お医者さんはあまり保険証を使いたがらない。病名がわかってしまうと、周囲の評価が低下すると考えているらしい。それとあまりクスリを信用しない。自分でクスリを手に入れる機会が多いので、受診するまでに、色々と試しているからだろう。使ってみたけど効果がないので受診しましたと言われる。それで、こちらが処方しても、内容を見て、「それは効きませんよ」と言われてしまう。「まあ、効くかも知れませんから」と処方だけはしてみる。結局、飲みませんでしたという人もあるし、飲んでも効きませんでしたという人もある。ところが、劇的に効きましたという人もある。そういう人の話によると、「同じクスリを自分で出しても効かないのに、お医者さんから出してもらうと効きますねえ」ということらしい。やはり、クスリは医者と患者の信頼関係で効くものらしい。(もちろんそうでないこともたくさんあるが・・)

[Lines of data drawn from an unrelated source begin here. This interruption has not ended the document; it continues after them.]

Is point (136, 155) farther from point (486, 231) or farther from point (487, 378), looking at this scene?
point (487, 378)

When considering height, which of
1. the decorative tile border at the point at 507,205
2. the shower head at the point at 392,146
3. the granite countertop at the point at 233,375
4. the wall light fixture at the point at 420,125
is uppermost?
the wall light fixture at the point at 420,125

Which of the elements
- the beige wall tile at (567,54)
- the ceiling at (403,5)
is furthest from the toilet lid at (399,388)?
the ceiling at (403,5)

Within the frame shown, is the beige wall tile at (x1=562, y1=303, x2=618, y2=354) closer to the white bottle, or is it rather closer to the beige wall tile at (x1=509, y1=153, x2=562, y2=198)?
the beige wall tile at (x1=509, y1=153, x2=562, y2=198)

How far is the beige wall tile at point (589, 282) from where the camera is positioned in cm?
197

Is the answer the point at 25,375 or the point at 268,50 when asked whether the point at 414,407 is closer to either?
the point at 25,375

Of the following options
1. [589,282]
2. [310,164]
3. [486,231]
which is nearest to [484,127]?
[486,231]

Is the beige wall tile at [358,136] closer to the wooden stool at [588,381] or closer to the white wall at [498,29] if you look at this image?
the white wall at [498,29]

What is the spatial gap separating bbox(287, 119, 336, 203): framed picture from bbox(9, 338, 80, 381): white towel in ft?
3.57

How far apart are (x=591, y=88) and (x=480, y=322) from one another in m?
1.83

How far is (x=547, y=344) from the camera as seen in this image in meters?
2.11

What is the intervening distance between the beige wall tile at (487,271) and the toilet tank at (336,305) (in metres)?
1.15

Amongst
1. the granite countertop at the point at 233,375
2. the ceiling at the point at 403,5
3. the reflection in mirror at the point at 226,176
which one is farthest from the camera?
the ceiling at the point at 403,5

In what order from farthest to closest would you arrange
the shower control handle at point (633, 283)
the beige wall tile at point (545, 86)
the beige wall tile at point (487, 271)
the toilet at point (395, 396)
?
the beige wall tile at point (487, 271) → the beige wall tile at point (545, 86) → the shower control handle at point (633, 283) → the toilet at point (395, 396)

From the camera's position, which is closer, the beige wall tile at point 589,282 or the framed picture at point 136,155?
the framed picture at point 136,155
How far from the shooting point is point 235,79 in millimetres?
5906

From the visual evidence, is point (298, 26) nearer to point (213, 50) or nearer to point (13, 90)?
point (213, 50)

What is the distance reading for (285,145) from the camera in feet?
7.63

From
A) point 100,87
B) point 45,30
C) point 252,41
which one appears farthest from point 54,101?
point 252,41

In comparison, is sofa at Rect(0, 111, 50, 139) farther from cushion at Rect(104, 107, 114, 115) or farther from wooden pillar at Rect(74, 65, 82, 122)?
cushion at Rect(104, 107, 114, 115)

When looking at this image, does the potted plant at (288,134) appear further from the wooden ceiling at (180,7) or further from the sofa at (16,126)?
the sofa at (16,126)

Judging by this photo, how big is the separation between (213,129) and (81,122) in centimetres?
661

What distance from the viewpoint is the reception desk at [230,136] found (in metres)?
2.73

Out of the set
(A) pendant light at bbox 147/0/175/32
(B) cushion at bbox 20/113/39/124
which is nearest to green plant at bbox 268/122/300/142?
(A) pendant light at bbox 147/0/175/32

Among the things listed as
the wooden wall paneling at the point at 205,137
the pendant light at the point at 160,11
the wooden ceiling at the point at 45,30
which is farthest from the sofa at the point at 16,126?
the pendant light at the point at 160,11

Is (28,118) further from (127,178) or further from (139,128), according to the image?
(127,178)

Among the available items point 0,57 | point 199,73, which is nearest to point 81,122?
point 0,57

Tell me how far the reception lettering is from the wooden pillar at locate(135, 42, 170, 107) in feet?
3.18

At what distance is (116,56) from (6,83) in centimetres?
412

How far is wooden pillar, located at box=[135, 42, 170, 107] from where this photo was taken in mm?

そして、「クスリというものは、効くんですね」と言われる。お医者さんが、クスリが効くことで感心するというものおかしいのだけれど、医者というものはどこかで自分の治療を信じていないところがあるのだろう。自分が患者になってみると、やはり治療というものには効果があるのだと、再認識するのだろう。そういう風になると、初診の段階では、「おれは医者だ」と肩肘を張っていた人が、急に普通のおじさんになってしまったりする。患者になることに納得するからなのだろう。一度そうなると、その後は、どんどん改善していく。その過程を見ていると、こちらはほっとすると同時に少しがっかりもする。たまには、肩肘はったままで良くなる人に出会ってみたい気もする。私も、医者のプライドにこだわっているのかしらん。



1月X日


新年おめでとうございます。本年もどうぞよろしく。
 この年末年始は、南国で年を越してきました。ゆっくり休んだつもりですが、なかなか貧乏性は抜けません。家に帰ったら、早速、パソコンを叩いています。
 年末に、朝日新聞に少し苦情を書いてみましたが、新聞社からは何の音沙汰もありません。まあ、そうしたものかも知れませんが。考えてみると、マスコミは一方的に書くだけなのですから乱暴なものですねえ。
 気づいたことには、そのたびに反応していきたいものと思います。皆さんもよろしく。